# Wood turning calipers



## Walney Col (4 Aug 2014)

Having just started using a lathe it wasn't long before I realised I could do with a set of double ended calipers to gague the wall thickness of a bowl I was making. 

So not being one to spend cash on something I can make I drew up a sketchup design and made some.
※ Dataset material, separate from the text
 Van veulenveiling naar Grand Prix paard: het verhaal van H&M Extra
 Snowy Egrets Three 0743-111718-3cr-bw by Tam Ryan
I hope somebody finds this useful.


----------



## Phil Hansen (12 Aug 2014)

Thanks for that usefull post.
Phil


----------



## Walney Col (12 Aug 2014)

You're welcome Phil.
I actually thought I'd posted the cutout pattern for a second odd-leg variation which I find more versatile but apparently not so I'll do that now while I remember.


----------



## Claymore (14 Aug 2014)

Great idea Colin!


----------



## bugbear (14 Aug 2014)

Walney Col":256tgkkl said:


> Having just started using a lathe it wasn't long before I realised I could do with a set of double ended calipers to gague the wall thickness of a bowl I was making.
> 
> So not being one to spend cash on something I can make I drew up a sketchup design and made some.
> I hope somebody finds this useful.



A tip I found when making a panoramic head for photography; if you interpose a washer
cut from a 4 pt plastic milk container between the wooden parts, you get
a very nice smooth sliding motion.

(according to the recyling mark, this plastic is "HDPE"
http://scifun.chem.wisc.edu/chemweek/po ... ymers.html
)

Bugbear


----------